シュヴェーグラー著『西洋哲学史』 (岩波書店上巻 1939年発行)と今道友信著『西洋哲学史』 (講談社 1987年発行)
 いずれも大変読みごたえがあり、西洋の伝統的思考方法を学ぶうえで、必須のテキストといえます。とくに、古代ギリシャ時代-アリストテレスの論理と思想は、中世から近代にわたって、西洋人の科学的思考の枠組みに根底的に、決定的な影響を及ぼしています。ヘーゲルはもとより、マルクスにおいてもこれら西洋科学の思考形式を継承し発展させながら『資本論』の叙述を行っています。『資本論』の科学史ハンドブック2019-1の中心テーマである「成素形態Elementarform」の「form」の語源とも直接に結びつく大変重要な論点です。

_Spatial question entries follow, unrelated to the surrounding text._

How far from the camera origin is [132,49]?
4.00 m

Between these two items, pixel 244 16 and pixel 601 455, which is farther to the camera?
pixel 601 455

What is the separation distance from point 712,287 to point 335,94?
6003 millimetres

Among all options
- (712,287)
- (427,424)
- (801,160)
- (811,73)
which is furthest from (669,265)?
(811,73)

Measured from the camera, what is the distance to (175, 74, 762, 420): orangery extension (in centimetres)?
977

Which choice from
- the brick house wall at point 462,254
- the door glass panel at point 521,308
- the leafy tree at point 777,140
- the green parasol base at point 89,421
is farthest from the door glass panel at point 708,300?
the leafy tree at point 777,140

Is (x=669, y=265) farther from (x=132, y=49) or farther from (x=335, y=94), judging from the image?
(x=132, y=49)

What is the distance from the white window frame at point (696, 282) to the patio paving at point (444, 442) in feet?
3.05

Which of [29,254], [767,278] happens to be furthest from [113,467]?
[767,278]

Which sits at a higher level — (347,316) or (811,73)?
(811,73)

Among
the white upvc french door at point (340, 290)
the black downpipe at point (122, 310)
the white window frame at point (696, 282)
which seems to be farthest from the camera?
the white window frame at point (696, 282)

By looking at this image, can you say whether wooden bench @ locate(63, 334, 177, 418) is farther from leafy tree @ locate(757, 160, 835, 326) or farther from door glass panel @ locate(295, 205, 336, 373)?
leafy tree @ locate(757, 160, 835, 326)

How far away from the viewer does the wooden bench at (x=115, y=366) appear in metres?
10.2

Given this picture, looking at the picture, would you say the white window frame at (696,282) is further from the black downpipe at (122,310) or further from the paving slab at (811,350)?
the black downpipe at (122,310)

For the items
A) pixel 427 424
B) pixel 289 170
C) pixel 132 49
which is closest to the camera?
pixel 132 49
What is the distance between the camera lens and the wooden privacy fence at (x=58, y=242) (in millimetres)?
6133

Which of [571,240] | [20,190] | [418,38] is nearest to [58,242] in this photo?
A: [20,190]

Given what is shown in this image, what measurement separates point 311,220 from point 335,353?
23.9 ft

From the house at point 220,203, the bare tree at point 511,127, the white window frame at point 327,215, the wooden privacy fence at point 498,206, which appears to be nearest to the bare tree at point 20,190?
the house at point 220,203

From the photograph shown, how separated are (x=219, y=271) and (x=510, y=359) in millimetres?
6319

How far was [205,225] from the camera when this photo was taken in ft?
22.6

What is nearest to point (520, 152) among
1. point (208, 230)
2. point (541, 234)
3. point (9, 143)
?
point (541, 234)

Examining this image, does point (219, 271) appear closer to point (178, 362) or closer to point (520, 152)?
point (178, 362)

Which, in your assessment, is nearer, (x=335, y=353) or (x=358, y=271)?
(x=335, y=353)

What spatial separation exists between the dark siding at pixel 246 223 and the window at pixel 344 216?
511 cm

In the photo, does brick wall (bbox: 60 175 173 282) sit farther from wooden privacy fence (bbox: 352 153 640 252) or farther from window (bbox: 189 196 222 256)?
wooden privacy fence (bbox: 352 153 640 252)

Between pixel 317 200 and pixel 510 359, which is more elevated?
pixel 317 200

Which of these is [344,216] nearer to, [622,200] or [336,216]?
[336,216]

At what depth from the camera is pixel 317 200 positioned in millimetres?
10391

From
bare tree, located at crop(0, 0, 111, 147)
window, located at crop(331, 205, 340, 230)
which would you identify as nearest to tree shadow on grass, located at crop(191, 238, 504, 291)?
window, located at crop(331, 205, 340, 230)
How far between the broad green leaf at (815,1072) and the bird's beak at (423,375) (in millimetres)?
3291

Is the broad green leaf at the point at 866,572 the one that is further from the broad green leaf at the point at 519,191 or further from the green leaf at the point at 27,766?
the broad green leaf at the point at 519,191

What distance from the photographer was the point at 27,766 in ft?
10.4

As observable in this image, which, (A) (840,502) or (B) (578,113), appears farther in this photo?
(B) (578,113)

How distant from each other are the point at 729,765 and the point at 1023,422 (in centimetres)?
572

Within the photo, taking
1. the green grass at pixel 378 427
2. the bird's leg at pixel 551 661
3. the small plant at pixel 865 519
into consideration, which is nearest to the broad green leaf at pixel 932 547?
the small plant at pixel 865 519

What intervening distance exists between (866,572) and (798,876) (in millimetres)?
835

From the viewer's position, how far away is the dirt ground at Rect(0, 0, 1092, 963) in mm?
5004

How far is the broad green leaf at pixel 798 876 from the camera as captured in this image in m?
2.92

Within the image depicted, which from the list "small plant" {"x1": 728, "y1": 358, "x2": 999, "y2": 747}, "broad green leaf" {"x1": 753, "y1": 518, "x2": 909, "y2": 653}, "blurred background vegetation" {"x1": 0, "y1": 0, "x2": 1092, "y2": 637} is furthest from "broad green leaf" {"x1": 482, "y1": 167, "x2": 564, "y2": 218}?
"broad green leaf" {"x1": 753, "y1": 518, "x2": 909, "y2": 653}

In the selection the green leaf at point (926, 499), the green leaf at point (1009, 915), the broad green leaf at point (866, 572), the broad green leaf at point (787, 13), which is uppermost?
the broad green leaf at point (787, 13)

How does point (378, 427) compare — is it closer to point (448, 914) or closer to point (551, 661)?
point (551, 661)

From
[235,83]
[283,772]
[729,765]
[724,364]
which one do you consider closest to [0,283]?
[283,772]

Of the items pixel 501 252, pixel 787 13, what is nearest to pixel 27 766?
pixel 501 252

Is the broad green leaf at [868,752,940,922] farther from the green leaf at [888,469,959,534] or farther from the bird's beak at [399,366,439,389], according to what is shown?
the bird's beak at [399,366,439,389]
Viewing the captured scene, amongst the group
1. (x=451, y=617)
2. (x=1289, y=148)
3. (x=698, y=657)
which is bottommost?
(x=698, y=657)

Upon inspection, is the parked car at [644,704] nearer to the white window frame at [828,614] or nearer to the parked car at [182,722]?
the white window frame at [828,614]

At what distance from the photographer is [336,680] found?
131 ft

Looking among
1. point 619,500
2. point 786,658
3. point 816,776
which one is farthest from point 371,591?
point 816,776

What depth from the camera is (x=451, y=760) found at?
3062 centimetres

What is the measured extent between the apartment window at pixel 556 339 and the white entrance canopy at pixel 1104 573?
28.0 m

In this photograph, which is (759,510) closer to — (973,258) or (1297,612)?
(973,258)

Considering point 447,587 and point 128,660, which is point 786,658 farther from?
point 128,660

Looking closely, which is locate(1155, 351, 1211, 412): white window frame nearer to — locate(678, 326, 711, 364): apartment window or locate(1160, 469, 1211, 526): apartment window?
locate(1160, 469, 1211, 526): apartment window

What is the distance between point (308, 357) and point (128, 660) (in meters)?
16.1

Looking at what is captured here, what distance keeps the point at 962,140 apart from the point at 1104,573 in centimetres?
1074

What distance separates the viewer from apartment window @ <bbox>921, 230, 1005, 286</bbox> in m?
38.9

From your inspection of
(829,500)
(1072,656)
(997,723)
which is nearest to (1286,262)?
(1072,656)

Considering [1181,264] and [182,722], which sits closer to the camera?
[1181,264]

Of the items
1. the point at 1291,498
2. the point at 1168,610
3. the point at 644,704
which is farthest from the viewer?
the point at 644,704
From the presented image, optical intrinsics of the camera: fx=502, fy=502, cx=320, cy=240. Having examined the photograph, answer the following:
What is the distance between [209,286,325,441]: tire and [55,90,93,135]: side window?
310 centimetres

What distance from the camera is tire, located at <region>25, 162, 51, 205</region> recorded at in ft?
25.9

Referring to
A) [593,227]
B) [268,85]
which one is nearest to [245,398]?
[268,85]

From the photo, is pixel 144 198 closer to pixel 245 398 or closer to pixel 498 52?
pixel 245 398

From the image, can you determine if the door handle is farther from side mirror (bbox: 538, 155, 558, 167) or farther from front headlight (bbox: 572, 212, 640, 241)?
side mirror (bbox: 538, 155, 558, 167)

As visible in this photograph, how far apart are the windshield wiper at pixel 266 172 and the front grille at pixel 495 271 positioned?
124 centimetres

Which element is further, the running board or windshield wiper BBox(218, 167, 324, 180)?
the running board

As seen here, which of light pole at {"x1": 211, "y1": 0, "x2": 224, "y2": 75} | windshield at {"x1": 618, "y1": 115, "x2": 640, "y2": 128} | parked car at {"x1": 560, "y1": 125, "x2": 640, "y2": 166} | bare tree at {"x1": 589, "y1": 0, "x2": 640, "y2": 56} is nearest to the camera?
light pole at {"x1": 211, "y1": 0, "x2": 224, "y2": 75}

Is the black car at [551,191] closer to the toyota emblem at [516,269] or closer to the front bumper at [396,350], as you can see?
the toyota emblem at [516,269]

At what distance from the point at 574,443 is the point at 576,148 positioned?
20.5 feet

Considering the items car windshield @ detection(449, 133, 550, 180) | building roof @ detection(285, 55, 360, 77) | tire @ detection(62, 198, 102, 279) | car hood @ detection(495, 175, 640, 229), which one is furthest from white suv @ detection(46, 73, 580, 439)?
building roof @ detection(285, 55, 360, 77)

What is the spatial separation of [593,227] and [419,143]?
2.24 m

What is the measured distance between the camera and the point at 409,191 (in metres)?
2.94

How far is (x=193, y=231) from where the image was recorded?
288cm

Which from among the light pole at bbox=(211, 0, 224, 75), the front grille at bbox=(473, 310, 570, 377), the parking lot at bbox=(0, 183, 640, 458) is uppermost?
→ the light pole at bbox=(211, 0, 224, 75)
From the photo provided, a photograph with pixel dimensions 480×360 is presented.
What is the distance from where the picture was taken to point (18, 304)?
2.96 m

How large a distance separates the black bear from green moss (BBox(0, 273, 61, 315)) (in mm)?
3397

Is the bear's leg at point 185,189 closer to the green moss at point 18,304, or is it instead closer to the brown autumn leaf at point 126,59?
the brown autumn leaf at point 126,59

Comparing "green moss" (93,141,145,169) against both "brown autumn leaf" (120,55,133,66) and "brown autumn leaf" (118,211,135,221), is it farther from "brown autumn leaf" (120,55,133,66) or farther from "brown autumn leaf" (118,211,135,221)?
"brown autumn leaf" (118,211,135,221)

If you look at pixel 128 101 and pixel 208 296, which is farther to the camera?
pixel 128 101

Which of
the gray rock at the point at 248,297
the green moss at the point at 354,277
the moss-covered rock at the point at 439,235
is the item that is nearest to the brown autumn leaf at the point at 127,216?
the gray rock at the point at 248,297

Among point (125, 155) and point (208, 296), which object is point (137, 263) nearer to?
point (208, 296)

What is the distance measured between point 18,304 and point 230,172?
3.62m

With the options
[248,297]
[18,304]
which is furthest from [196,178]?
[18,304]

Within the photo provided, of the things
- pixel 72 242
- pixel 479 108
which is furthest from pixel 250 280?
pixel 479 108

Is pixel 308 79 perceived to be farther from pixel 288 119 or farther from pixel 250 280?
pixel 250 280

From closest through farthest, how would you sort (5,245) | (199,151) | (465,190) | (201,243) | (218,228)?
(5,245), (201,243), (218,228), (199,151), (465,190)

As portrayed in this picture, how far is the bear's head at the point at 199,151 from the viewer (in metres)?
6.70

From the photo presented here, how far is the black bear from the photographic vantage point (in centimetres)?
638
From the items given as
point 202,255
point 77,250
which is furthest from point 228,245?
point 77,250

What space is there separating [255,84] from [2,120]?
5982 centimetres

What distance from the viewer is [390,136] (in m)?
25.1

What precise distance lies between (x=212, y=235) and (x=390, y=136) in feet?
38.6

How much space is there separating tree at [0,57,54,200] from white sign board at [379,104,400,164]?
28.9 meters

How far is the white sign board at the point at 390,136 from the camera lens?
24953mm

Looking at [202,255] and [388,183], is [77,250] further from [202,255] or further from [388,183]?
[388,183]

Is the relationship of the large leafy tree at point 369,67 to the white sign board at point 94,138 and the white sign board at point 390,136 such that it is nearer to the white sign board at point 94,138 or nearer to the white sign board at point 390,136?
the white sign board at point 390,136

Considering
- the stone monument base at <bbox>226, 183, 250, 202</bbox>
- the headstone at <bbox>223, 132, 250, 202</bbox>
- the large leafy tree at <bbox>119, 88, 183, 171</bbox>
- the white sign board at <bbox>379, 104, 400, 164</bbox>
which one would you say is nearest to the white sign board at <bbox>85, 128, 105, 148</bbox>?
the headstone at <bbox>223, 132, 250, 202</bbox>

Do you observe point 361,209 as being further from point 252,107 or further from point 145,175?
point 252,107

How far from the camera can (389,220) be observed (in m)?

 さて、『資本論』の科学史ハンドブック2019に先立って、中核的な「形相と質料(形式と素材)」を中心に探求してゆきます。まずは最初に、今道氏のテキストから「形相エイドス」を研究します。古典ギリシャの「形相」は、私たちが『資本論』で理解している「形態/Form」や「形式/Form」の語源的な源流であり、マルクスの用語法の“背骨”を形成していますので、日本文化の代表的な作品として先に探索してゆきます。
 次に、ヘーゲルの後継者であり、世界的なベストセラーであるシュヴェーグラーの「四原理-形相と質料」そして「デュナミス(dynamis〔可能態〕)とエネルゲイア(energeia〔現実態〕)」を探求します。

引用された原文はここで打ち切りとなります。